EXERCISE GOAL: Only the lines from the beginning of the data below through the line that contains "family: Phalangeridae" should be repeated, exactly as written.

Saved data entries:
-------------------------
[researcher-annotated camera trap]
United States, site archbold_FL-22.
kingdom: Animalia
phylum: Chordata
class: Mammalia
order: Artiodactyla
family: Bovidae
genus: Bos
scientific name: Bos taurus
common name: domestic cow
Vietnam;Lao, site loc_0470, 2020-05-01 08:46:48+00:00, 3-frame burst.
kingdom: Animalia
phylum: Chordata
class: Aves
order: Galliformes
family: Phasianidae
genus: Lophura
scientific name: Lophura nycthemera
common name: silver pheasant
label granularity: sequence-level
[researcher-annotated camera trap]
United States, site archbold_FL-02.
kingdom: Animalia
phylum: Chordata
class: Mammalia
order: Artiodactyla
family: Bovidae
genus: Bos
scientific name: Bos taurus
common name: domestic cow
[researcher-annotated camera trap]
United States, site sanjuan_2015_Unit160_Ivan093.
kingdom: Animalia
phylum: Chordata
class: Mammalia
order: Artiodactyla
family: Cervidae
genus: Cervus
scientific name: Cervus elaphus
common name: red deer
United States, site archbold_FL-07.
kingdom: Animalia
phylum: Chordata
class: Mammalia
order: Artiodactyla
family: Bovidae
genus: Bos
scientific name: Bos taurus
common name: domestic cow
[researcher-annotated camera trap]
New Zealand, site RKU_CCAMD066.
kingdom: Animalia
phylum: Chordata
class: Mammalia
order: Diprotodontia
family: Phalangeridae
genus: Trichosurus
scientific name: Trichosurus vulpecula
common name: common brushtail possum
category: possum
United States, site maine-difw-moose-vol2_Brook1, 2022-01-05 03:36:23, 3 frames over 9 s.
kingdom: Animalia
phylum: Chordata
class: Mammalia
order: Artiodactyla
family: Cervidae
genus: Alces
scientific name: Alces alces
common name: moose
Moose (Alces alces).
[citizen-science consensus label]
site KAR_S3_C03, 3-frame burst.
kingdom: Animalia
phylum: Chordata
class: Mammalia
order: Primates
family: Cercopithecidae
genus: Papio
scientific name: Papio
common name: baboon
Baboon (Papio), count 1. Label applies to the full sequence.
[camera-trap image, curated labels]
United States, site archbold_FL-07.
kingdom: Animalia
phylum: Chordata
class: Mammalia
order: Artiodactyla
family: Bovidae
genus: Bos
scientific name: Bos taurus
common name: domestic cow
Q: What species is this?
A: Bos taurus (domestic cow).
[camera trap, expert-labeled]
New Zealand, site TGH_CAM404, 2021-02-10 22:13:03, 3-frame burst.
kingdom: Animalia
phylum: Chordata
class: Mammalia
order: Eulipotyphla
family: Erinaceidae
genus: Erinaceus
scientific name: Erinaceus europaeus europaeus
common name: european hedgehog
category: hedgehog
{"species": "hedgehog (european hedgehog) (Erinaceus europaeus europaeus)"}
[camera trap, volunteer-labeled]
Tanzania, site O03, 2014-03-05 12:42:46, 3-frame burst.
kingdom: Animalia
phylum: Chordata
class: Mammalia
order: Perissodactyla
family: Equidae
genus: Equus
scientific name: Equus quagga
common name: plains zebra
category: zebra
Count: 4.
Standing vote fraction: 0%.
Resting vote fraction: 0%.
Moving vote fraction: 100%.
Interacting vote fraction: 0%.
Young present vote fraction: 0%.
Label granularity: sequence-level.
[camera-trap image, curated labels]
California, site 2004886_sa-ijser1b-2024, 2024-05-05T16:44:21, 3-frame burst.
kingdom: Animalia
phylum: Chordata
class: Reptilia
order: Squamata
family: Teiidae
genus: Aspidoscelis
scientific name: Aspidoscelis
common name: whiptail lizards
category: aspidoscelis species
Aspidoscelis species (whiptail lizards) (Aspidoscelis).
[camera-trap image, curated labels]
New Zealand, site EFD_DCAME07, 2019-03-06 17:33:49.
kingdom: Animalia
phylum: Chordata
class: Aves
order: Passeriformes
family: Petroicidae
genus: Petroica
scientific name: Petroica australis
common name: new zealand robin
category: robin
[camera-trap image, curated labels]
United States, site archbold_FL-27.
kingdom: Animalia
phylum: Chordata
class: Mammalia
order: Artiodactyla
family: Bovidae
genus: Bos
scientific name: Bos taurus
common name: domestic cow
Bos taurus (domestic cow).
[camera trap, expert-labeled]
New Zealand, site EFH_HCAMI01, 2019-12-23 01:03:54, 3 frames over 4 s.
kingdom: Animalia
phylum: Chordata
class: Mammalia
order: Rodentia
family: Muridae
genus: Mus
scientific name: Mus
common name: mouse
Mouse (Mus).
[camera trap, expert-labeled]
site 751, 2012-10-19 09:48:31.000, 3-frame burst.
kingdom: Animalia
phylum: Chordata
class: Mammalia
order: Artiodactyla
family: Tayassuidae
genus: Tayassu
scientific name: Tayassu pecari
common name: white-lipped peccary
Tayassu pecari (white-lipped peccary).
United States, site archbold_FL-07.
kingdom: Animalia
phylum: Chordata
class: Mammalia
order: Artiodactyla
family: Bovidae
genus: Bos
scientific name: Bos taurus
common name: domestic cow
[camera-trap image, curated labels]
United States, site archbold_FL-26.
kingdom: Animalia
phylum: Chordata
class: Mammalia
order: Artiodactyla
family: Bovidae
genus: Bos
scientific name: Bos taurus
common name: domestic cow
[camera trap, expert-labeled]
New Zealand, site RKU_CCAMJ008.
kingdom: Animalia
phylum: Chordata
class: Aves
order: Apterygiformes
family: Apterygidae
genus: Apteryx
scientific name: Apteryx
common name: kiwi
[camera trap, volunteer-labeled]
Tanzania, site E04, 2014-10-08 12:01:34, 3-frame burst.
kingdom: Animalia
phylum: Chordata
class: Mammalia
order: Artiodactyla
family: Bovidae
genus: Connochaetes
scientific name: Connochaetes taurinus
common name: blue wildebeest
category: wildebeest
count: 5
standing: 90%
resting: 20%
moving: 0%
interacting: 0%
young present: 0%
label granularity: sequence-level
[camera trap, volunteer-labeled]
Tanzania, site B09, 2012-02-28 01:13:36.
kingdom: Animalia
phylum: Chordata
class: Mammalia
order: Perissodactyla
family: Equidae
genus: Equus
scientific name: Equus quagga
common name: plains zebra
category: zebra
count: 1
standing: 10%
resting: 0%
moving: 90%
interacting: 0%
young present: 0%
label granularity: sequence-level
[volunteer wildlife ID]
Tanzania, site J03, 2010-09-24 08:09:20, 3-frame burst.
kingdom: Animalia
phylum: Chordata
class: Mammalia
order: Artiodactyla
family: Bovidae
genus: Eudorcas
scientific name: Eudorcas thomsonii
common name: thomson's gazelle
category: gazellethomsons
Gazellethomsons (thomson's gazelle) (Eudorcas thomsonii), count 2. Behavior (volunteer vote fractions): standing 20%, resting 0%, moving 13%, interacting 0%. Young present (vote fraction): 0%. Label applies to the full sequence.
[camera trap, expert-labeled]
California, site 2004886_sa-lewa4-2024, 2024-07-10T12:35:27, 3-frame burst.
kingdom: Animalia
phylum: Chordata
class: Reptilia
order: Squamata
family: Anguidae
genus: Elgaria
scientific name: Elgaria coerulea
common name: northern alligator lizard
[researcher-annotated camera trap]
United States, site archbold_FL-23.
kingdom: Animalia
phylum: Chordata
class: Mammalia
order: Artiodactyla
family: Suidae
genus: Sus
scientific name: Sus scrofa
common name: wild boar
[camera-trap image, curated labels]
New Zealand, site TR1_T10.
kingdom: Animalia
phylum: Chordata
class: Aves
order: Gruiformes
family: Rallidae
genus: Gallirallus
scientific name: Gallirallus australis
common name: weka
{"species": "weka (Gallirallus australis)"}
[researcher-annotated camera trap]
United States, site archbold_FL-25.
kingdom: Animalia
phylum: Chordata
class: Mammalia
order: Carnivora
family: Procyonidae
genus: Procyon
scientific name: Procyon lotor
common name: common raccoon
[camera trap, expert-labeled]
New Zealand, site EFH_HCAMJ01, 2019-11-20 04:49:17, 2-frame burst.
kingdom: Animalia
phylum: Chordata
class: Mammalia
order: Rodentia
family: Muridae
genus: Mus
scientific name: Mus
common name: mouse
-------------------------
RESULT OF THE TASK:
[researcher-annotated camera trap]
United States, site archbold_FL-22.
kingdom: Animalia
phylum: Chordata
class: Mammalia
order: Artiodactyla
family: Bovidae
genus: Bos
scientific name: Bos taurus
common name: domestic cow
Vietnam;Lao, site loc_0470, 2020-05-01 08:46:48+00:00, 3-frame burst.
kingdom: Animalia
phylum: Chordata
class: Aves
order: Galliformes
family: Phasianidae
genus: Lophura
scientific name: Lophura nycthemera
common name: silver pheasant
label granularity: sequence-level
[researcher-annotated camera trap]
United States, site archbold_FL-02.
kingdom: Animalia
phylum: Chordata
class: Mammalia
order: Artiodactyla
family: Bovidae
genus: Bos
scientific name: Bos taurus
common name: domestic cow
[researcher-annotated camera trap]
United States, site sanjuan_2015_Unit160_Ivan093.
kingdom: Animalia
phylum: Chordata
class: Mammalia
order: Artiodactyla
family: Cervidae
genus: Cervus
scientific name: Cervus elaphus
common name: red deer
United States, site archbold_FL-07.
kingdom: Animalia
phylum: Chordata
class: Mammalia
order: Artiodactyla
family: Bovidae
genus: Bos
scientific name: Bos taurus
common name: domestic cow
[researcher-annotated camera trap]
New Zealand, site RKU_CCAMD066.
kingdom: Animalia
phylum: Chordata
class: Mammalia
order: Diprotodontia
family: Phalangeridae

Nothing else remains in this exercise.